In 1923, a portion of the Brown-Goss Cemetery was granted to the Woman's Auxiliary of a local American Legion post for a veterans' burial ground that would later become Kerrville National Cemetery. In 1986, a historical marker was dedicated to Brown that denotes he had the first business venture in Kerrville, a shingle and lumber mill that furnished building material for the first buildings of Kerrville. The marker was the first sanctioned dedication of the 1986 Sesquicentennial by the Kerr County Historical Commission. A Memorial Medallion was also placed on the Brown headstone by the Daughters of the Republic of Texas members.
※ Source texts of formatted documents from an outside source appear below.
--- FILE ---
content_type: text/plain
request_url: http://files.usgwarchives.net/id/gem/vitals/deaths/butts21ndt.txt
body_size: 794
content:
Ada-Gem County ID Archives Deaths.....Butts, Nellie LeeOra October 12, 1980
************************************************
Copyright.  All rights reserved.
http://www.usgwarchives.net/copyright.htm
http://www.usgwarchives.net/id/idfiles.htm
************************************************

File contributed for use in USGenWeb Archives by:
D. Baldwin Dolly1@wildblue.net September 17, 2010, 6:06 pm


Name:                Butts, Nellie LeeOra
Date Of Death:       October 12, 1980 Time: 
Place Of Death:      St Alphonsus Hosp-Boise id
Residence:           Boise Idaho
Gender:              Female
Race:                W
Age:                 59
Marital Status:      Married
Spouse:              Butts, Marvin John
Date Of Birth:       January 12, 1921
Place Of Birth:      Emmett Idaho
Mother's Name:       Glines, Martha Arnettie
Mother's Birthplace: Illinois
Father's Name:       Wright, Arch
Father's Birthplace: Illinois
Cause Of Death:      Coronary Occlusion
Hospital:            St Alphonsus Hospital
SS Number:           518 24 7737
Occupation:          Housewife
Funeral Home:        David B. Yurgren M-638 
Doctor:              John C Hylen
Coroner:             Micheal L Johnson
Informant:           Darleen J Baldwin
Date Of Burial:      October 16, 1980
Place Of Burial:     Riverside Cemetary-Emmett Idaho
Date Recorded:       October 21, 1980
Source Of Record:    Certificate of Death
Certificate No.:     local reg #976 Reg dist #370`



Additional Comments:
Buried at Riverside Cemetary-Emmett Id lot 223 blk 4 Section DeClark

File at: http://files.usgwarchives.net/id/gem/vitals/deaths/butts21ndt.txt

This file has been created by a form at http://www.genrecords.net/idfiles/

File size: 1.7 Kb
In 1998, a CSA Bronze Marker was dedicated by the Captain Charles Schreiner Chapter further to honor Brown and his contributions to the town.

The population of Kerrville in 2012 was 22,455. Kerrville is now known for its landscapes, scenic roadways, river and streams, lakes, caves, biological diversity, ranches, architecture, and popular culture. The city is also home to Texas' Official State Arts and Crafts Fair, the Kerrville Folk Festival, the Museum of Western Art, and Schreiner University. The Kerrville Independent School District services Kerville with four elementary schools, two middle and two high schools. In addition, there are also two Catholic schools and the Grace Academy of Kerrville, which provide an alternative to the public school system.